Xen networking for OpenSolaris
As Tim
mentioned,
I’ve been spending some time figuring out how to add dom0 networking
support to OpenSolaris. At one level
it’s a pretty straight-forward problem - write a netback
driver for
OpenSolaris, in a manner similar to the xennetf
driver that Stu
wrote for domU networking. That will certainly get bits moving, but
we really need to do more.
Network configuration for Xen dom0 under Linux is generally done in one of three ways:
- bridged,
- routed,
- NAT.
The first of these, bridged, seems to be the most common from reading
the various Xen mailing lists. It
involves bridging together the Linux netback
driver with a physical
network interface (actually, in Xen 3 it’s bridged with a
pseudo-device that passes packets to the physical interface). It’s a
convenient mechanism, as it allows easy integration into an existing
network. Using a software bridge can sometimes be a performance
problem though, particularly in a non-switched network environment (do
any of those still exist? :-)). Bridged is also useful if guest
domains are expected to migrate from one physical machine to another.
As long as the new physical machine is connected to the same layer 2
network, gratuitous ARP can be used by the guest OS to get packets
flowing after the migration is completed.
The routed approach works exactly as it sounds - domain 0 acts as a
router between the various physical interfaces in the machine and the
guest domains. Guest domains are connected to domain 0 using the
netback
driver again, but this time the interfaces in domain 0 have
IP addresses and the netback
to netfront
connections between dom0
and domU are distinct layer 2 (and hence layer 3) networks.
NAT is similar to routed, with the addition of NAT functionality in domain 0. This allows guest domains access to the wider world via domain 0 physical interfaces but complicates access into the guest domains - some type of inbound-NAT is necessary.
Once an OpenSolaris netback
driver exists, the routed configuration
should “just work”. Thanks to the integration of
ipfilter the same is true of a
NAT configuration. Bridged is more difficult, though being able to
build on Mike and
Yukun’s bridging
module
will give a big head start.
With all of this done it will be an opportunity to move on to some more interesting aspects of OpenSolaris on Xen networking.

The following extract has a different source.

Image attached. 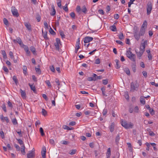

For example, the Xen patches for Linux introduce the idea of deferred checksumming. In a typical domain 0 to domain U virtual network the packets are passed between domains either by copying between memory buffers or flipping pages. This should be a relatively safe operation, with little opportunity for corruption along the way and as a result perhaps it is reasonable to avoid the protocol layer checksum that would usually be performed. In both Linux and OpenSolaris, the domU network driver avoids performing the checksum calculation on packets destined from dom0 and marks a bit in the packet control block to indicate that this is the case. If the packet is actually destined for a remote host (i.e. one across a physical network), dom0 is expected to calculate and insert the checksum.
A similar mechanism applies in reverse, where packets from dom0 to
domU are generally not checksummed. There’s a small amount of code in
the OpenSolaris xennetf
(domU network) driver to support this and it
works well.
So far this is similar to a typical hardware checksum offload mechanism. An added complication is provided by the ability of the Linux dom0 to note that it has already verified the checksum of a packet received from a physical interface (either as a result of hardware doing the verification or a software check). A bit to represent “checksum good” is carried around with the packet and can be used if, for example, the packet is forwarded, to reduce the cost of updating the checksum. Adding a similar feature to the OpenSolaris IP stack is on my “to do” list.
Another interesting option to examine would be how the creation of the proposed Crossbow virtual NIC might be used. One possibility is to use a MAC based virtual NIC in domain 0 as the source/sink of packets for a domain U network interface. This would result in a network topology very similar to that of the bridged approach, but without the need to actually use a software bridge (so no need for spanning tree protocols, etc.). Further, if the Crossbow vNIC can take advantage of the ability to have a physical NIC receive packets destined to multiple MAC addresses, the need to have the physical NIC in promiscuous mode (a consequence of most software bridge implementations) can be removed. This would be good from a performance perspective.
Finally, the current Xen inter-domain network protocol is “point to point”. If two guest domains wish to communicate it’s necessary for all of the packets to flow through either the software bridge or the IP forwarding path in domain 0. A fully-connected mesh of links between domains would allow guest domains to communicate directly. Sun’s Logical Domains feature for the Niagara machines would appear to have a feature similar to this, it would be good to add similar support to Xen (maybe even take the LDoms code?). There is some possible issues with doing this, but also interest in a simpler inter-domain transport which is a good starting point.